▶ _Task details_
Output every line of the material exactly, omitting images.

Spatial reasoning dataset excerpts:
· · · ·

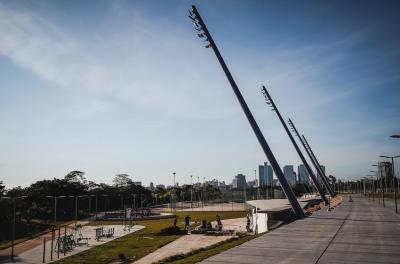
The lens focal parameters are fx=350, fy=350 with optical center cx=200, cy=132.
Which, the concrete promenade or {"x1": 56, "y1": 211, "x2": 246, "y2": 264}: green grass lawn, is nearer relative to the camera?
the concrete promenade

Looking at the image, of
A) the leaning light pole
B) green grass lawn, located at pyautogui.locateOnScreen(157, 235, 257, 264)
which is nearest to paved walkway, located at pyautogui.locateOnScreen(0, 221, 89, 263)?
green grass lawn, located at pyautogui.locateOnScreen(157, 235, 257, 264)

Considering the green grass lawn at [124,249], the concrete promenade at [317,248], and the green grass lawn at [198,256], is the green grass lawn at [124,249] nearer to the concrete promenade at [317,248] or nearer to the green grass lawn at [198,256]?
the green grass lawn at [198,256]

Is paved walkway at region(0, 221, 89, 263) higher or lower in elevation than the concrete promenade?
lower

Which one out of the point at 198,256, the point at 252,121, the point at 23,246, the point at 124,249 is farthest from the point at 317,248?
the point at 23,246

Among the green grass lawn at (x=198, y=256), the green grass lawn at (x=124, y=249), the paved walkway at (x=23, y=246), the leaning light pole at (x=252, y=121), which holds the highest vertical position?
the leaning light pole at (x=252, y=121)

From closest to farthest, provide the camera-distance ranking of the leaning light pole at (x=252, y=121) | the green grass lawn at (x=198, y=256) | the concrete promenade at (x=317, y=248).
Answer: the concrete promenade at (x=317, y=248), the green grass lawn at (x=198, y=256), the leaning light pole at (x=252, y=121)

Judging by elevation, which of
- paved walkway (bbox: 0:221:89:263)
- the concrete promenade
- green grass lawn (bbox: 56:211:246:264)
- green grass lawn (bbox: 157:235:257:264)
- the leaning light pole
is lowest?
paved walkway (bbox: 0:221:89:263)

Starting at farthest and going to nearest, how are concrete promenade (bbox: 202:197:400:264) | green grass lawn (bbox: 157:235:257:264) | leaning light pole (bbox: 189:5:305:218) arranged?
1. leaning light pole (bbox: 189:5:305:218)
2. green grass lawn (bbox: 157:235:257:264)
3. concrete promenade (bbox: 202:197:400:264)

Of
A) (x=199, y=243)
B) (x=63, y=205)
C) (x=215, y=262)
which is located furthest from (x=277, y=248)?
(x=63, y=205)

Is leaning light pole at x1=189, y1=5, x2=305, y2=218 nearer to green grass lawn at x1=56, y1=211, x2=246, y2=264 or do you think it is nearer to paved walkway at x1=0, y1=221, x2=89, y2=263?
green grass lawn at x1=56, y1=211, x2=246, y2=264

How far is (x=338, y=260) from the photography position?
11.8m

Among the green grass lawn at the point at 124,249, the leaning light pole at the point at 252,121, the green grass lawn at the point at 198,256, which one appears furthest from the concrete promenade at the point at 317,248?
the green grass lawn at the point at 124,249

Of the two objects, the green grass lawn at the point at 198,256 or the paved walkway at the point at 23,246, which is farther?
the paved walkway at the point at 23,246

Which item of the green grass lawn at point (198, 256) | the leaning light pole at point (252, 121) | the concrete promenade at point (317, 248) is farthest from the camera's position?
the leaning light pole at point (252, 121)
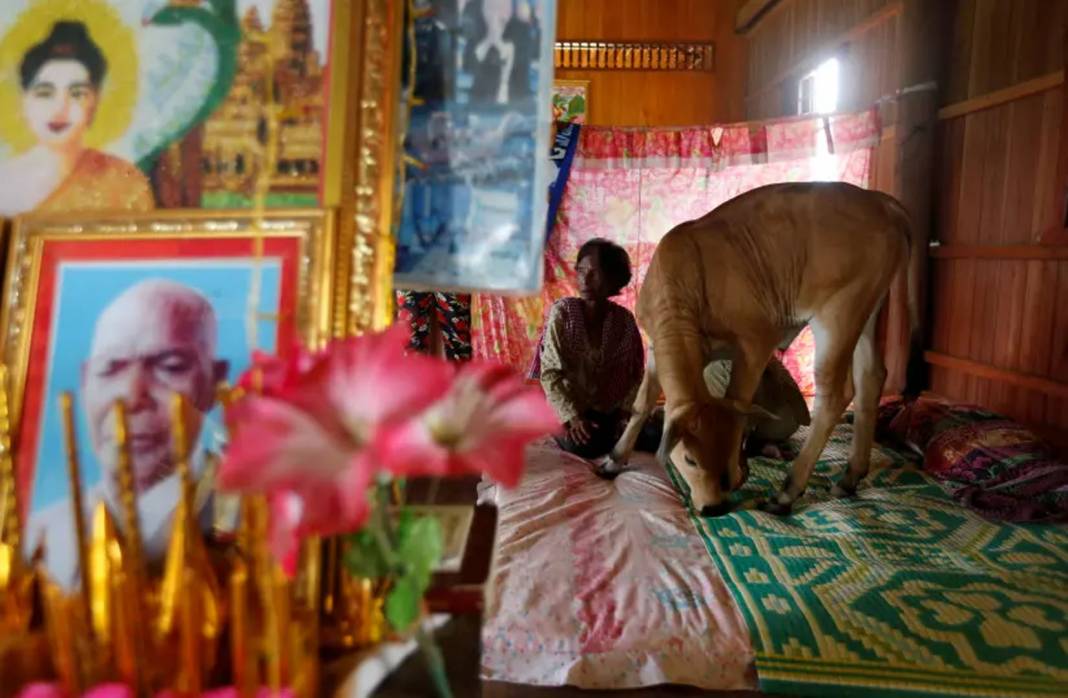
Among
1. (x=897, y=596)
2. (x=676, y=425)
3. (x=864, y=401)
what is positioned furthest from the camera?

· · · ·

▶ _Task output_
The lens focal parameters are fx=350, fy=350 with optical center cx=200, cy=132.
Which, the concrete promenade or {"x1": 56, "y1": 211, "x2": 246, "y2": 264}: green grass lawn, is nearer relative to the camera?
the concrete promenade

Looking at the image, of
A) the leaning light pole
B) green grass lawn, located at pyautogui.locateOnScreen(157, 235, 257, 264)
which is nearest to paved walkway, located at pyautogui.locateOnScreen(0, 221, 89, 263)?
green grass lawn, located at pyautogui.locateOnScreen(157, 235, 257, 264)

Considering the green grass lawn at [124,249], the concrete promenade at [317,248], and the green grass lawn at [198,256], is the green grass lawn at [124,249] nearer to the concrete promenade at [317,248] or nearer to the green grass lawn at [198,256]?
the green grass lawn at [198,256]

Is paved walkway at region(0, 221, 89, 263) higher or lower in elevation than the concrete promenade?
lower

Which one out of the point at 198,256, the point at 252,121, the point at 23,246, the point at 124,249 is farthest from the point at 317,248?
the point at 23,246

Among the green grass lawn at (x=198, y=256), the green grass lawn at (x=124, y=249), the paved walkway at (x=23, y=246), the leaning light pole at (x=252, y=121), which holds the highest vertical position?
the leaning light pole at (x=252, y=121)

From closest to farthest, provide the camera-distance ranking of the leaning light pole at (x=252, y=121) | the green grass lawn at (x=198, y=256) | the concrete promenade at (x=317, y=248).
Answer: the concrete promenade at (x=317, y=248), the green grass lawn at (x=198, y=256), the leaning light pole at (x=252, y=121)

Judging by elevation, which of
- paved walkway (bbox: 0:221:89:263)
- the concrete promenade
- green grass lawn (bbox: 56:211:246:264)
- green grass lawn (bbox: 157:235:257:264)
- the leaning light pole
is lowest?
paved walkway (bbox: 0:221:89:263)

Starting at farthest and going to nearest, how are concrete promenade (bbox: 202:197:400:264) | green grass lawn (bbox: 157:235:257:264) | leaning light pole (bbox: 189:5:305:218) arranged?
1. leaning light pole (bbox: 189:5:305:218)
2. green grass lawn (bbox: 157:235:257:264)
3. concrete promenade (bbox: 202:197:400:264)

Of
A) (x=199, y=243)
B) (x=63, y=205)
C) (x=215, y=262)
which is located furthest from (x=277, y=248)?
(x=63, y=205)

Is leaning light pole at x1=189, y1=5, x2=305, y2=218 nearer to green grass lawn at x1=56, y1=211, x2=246, y2=264 or do you think it is nearer to paved walkway at x1=0, y1=221, x2=89, y2=263?
green grass lawn at x1=56, y1=211, x2=246, y2=264

How far is (x=338, y=260) from the photography position?
11.8m

Among the green grass lawn at the point at 124,249, the leaning light pole at the point at 252,121, the green grass lawn at the point at 198,256, which one appears furthest from the concrete promenade at the point at 317,248?
the green grass lawn at the point at 124,249

Of the two objects, the green grass lawn at the point at 198,256 or the paved walkway at the point at 23,246, which is farther?
the paved walkway at the point at 23,246

Which item of the green grass lawn at point (198, 256) | the leaning light pole at point (252, 121) | the concrete promenade at point (317, 248) is farthest from the camera's position?
the leaning light pole at point (252, 121)
Among
1. (x=897, y=596)
2. (x=676, y=425)
3. (x=864, y=401)
what is positioned furthest from the camera?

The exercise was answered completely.